There are some special directives that need to be discussed: .space, .ascii and .asciiz.

The .space directive is used to leave some free space in memory. It accepts as a parameter an integer, that indicates the number of bytes that must be left empty. It is handy when you must save some space in memory for the results of your computations.

The .ascii directive accepts strings containing any of the ASCII characters, and some special C-like escaping sequences, that are described in the following table, and puts those strings in memory.

Escaping sequence Meaning ASCII code
\0 Null byte 0
\t Horizontal tabulation 9
\n Newline character 10
" Literal quote character 34
  Literal backslash character 92

The .asciiz directive behaves exactly like the .ascii command, with the difference that it automatically ends the string with a null byte.

The .code section

The code section contains commands that specify how the memory must be filled when the program will start. The general form of a .code command is:

[label:] instruction [param1 [, param2 [, param3]]]

The code section can be specified with the .text alias.

The number and the type of parameters depends on the instruction itself.

Instructions can take three types of parameters:

  • Registers a register parameter is indicated by an uppercase or lowercase “r”, or a $, followed by the number of the register (between 0 and 31), as in “r4”, “R4” or “$4”;
  • Immediate values an immediate value can be a number or a label; the number can be specified in base 10 or in base 16: base 10 numbers are simply inserted by writing the number, while base 16 number are inserted by putting before the number the prefix “0x”
  • Address an address is composed by an immediate value followed by a register name enclosed in brackets. The value of the register will be used as base, the value of the immediate will be the offset.

The size of immediate values is limited by the number of bits that are available in the bit encoding of the instruction.

You can use standard MIPS assembly aliases to address the first 32 registers, appending the alias to one of the standard register prefixes like “r”, “$” and “R”. See the next table.

Register Alias
0 zero
1 at
2 v0
3 v1
4 a0
5 a1
6 a2
7 a3
8 t0
9 t1
10 t2
11 t3
12 t4
13 t5
14 t6
15 t7
16 s0
17 s1
18 s2
19 s3
20 s4
21 s5
22 s6
23 s7
24 t8
25 t9
26 k0
27 k1
28 gp
29 sp
30 fp
31 ra

The #include command

Source files can contain the #include filename command, which has the effect of putting in place of the command row the content of the file filename. It is useful if you want to include external routines, and it comes with a loop-detection algorithm that will warn you if you try to do something like “#include A.s” in file B.s and “#include B.s” in file A.s.

####

Can you print, word for word, the part of the assembler directives text that starts at the words "The code section contains" and stops after the words "the instruction itself."?

**DATASET EXCERPT:**
####

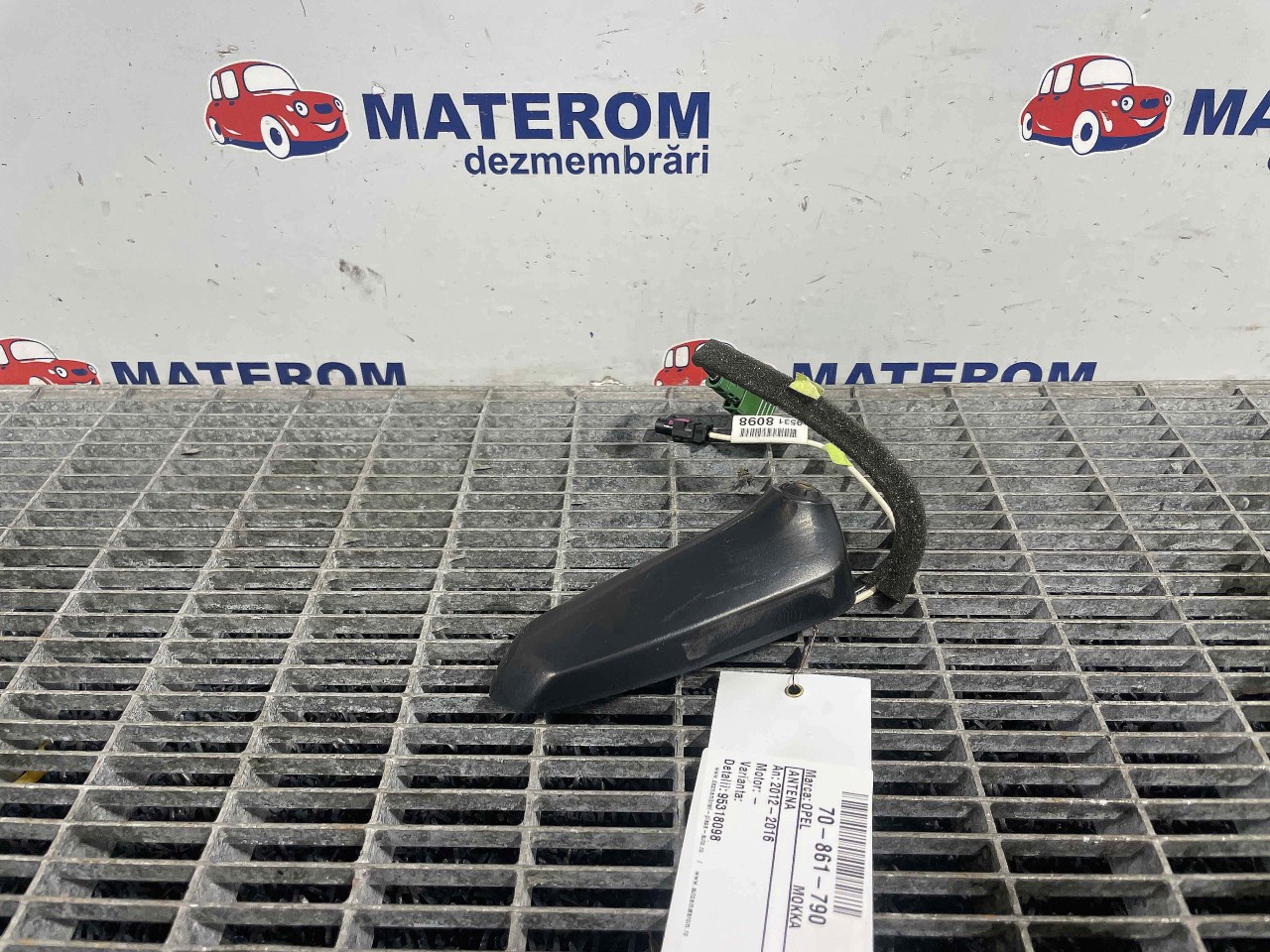 ANTENA OPEL MOKKA MOKKA - - (2012 2016)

####

**EXERCISE OUTPUT:**
The code section contains commands that specify how the memory must be filled when the program will start. The general form of a .code command is:

[label:] instruction [param1 [, param2 [, param3]]]

The code section can be specified with the .text alias.

The number and the type of parameters depends on the instruction itself.